By 2009, the Douglas Wyoming company pivoted completely from the turbine engine path and on opening day of Oshkosh that year, officially became Backcountry Super Cubs, a name change truly aligned with the company’s mission to produce airplanes outfitted to comfortably and safely escape to the backcountry.
The Backcountry Super Cub Rev II and Rev III
With ongoing efforts for continued improvement, in 2017, company owner Bruce Reed detailed additional airframe improvements for a true, load-hauling backcountry work-horse. This included an even larger, more ergonomic and comfortable cabin, improved all-around visibility, provisions for a third seat, and dramatically robust shock absorbing landing gear. This change further progressed the Super Cub/SQ-2 design and became the Super Cub Rev II.
Next came a new wing proposed by Wayne Mackey featuring large, deep chord flaps with an innovative and novel double slot. Combined with this impressive wing, the Rev II rose to the next level as Backcountry's current flagship airplane, the Super Cub Rev III.
With design roots firmly traced to the PA-18, the Rev III is an outstanding evolution of the Super Cub and Mackey SQ-2 designs. Unlike straight clone copies with the old inherent Cub shortcomings, the Rev III is a rugged, safe, and powerful performance STOL Super Cub. It is a refined airplane improved by experienced backcountry pilots for modern backcountry flying.

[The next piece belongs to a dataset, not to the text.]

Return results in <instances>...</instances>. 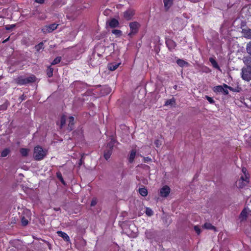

It might well now be called a "good and proper" Super Cub.
Someone once said the Rev III is “just the right amount of huge.” In terms of cabin comfort and ease of entry that could not be more correct. The cabin is wider and taller, the door is wider, and the front seat legroom and rudder positions are vastly improved for pilot operational comfort. Cabin visibility is breathtaking. The load hauling capacity is massive, with even an aft-facing third seat position available in the roomy baggage area. The baggage area can double as a sleeping platform with room to stretch out. The airframe has been beefed up, particularly in vulnerable areas such as the aft fuselage structure where many Cub clones still come up short.
The rugged Rev III landing gear touts Pilatus Porter style shock absorption for the mains and a robust shock-absorbing tail wheel to handle the roughest terrain. The airplane looks perfectly scaled for 35-inch main bush tires.
The STOL performance of the Rev III is best in class for real world STOL. That means STOL performance with a heavy useful load of gear and provisions in the real backcountry. This is not a stripped down, lightweight competition STOL weekend poser. The Mackey style articulating leading edge slats and massive deep chord, double-slotted flaps enable helicopter like approach speeds and landings. The powerful Lycoming IO-390 engine rips the Rev III out of short fields with confidence.
Whether you are flying challenging, rough-country STOL, or fun recreational STOL, the Backcountry Rev III brings capability and real world STOL performance to all levels of off-field flying. Get off the beaten path and escape to the great outdoors of flying with Backcountry Super Cubs!